普段であれば、何の気配もなく側に寄られたことに、警戒心と恐怖心に苛まれるところだが、この雰囲気がそうさせるのか、全く危機感を感じなかった。
「目が覚めたのね」
薬草を腕一杯に抱えた女性は、驚かずに振り返る私の様子に、僅かに苦笑しながら隣に腰を下ろした。
彼女の一連の動作を見つめながら、彼女の髪色に目を止める。
「その髪…」
「ふふ、やっぱり目につくわよね。
私はね、セレーネというの。私の子どもたちが賜ったのがセレニティア公爵領。
だから、あなたの祖先になるわね」
「…」
呆然と目の前の人を見つめる私に、大丈夫?と首を傾げる彼女の動きに合わせて、銀色の髪がサラサラと肩を零れ落ちる。
セレニティア公爵は、神書によると起源は太陽神と月の乙女であると言われている。
そして、代々受け継がれる銀色の髪は母である月の乙女のものであるということも。
「初代の…月の乙女…?」
「その月の乙女って呼ばれ方、恥ずかしくて仕方ないわ。もうそんな年でもないのに」
ぷぅっと頬を膨らませて拗ねるように言うセレーネ様は、乙女という呼び方がぴったりなほど愛らしい方だった。
「私は元々は太陽神の巫女だったのよ。
巫女は代々いたはずなのに、何故か私を気に入った太陽神が降臨しちゃって、あとは勢いで国なんか作っちゃって…。めちゃめちゃだったわ…」
遠い目をして、過去を振り返っているだろうセレーネ様は、おそらく太陽神に振り回されたであろう日々に哀愁を感じているのだと推察された。
「セレーネ様がいらっしゃるということは、ここは天上の世界ですの?」
ただ気を失っただけだと思っていたが、まさかコロッと逝ってしまったのだろうか。
不安に青褪める私に、セレーネ様はキョトンとした表情をすると、おかしそうに笑い始めた。
「ふふふ、ご、ごめんなさいね。くふふ。そうよね、そう心配になるわよね」
ついには涙を溜めて笑い出すセレーネ様を、私は恨めしげな声で呼んだ。
「ふふふ。あー、こんなに笑ったの何百年ぶりかしら」
「………何百年?」
セレーネ様の言葉にぎょっとする。
「だって私、これでも神の妻なの。もうすでに人の時の流れからは外れているわ。
神が死なないように、私も死なない。
だから、ここは死者が訪う彼の世ではないのよ。どうか安心して?」
「………では、ここはどこなのですか」
「太陽神が私のために作られた箱庭よ。あぁ、人の世では聖なる森と呼ばれているわね」
「聖なる森…」
穏やかに優しく微笑むセレーネ様は、私の呟きに頷くと、私の両手を自身の手で包み込んだ。
包まれた手を中心に白い光であたりが満たされていく。
「ここに来たのはあなたが初めてよ。きっと、かつて人であった頃の私と波長が似ているのね。
これから、どんどん力は発現してくるでしょう。その力ゆえに、迷って、あなた自身を見失うこともあるかもしれない。

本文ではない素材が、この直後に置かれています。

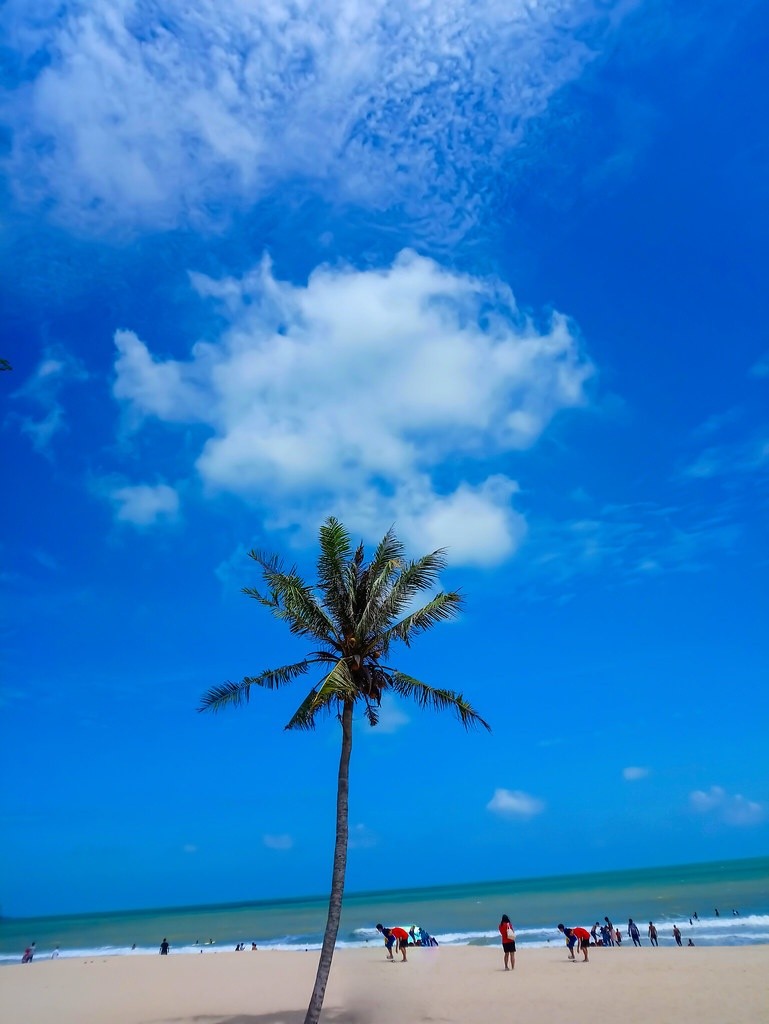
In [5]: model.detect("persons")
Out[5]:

それでも、あなたはあなたらしく、あなたの太陽神を支えてあげてね」
そう穏やかに話すセレーネ様の姿が光で霞んでいく。
「そろそろお帰りなさい。
ここへの道はいつでも開かれているわ。
迷ったときはここへ来なさい、私の愛し子…」
その言葉とともに、私の意識は眩いばかりの光の中に溶け込んでいった。
ーーーーーー
「行ったか」
ティアリーゼが消えた場所を見つめていたセレーネは、後ろから聞こえてきた声に微笑みながら振り返る。

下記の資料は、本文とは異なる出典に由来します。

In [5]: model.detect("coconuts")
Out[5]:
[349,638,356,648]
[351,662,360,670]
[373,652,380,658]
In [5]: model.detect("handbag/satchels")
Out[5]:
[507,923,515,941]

「そんなところに隠れていないで、あなたも出てきたら良かったのに。
いつもならこの時間は神殿にいるはずなのに、気になって見に来たのでしょう?」
「私が出たところで、娘を萎縮させるだけだ」
「ふふふ、きっとあなたを見たら驚くでしょうね。
現皇太子殿下と瓜二つなんですもの。
ね?太陽神様?」
「…先祖返りだろう。あやつも何かのきっかけで神力を発現するやもしれんな」
「まぁ、それは楽しみね。
きっと、また会えるわ。
…彼らに、幸多からんことを」
祈るセレーネに、太陽神がそっと寄り添った。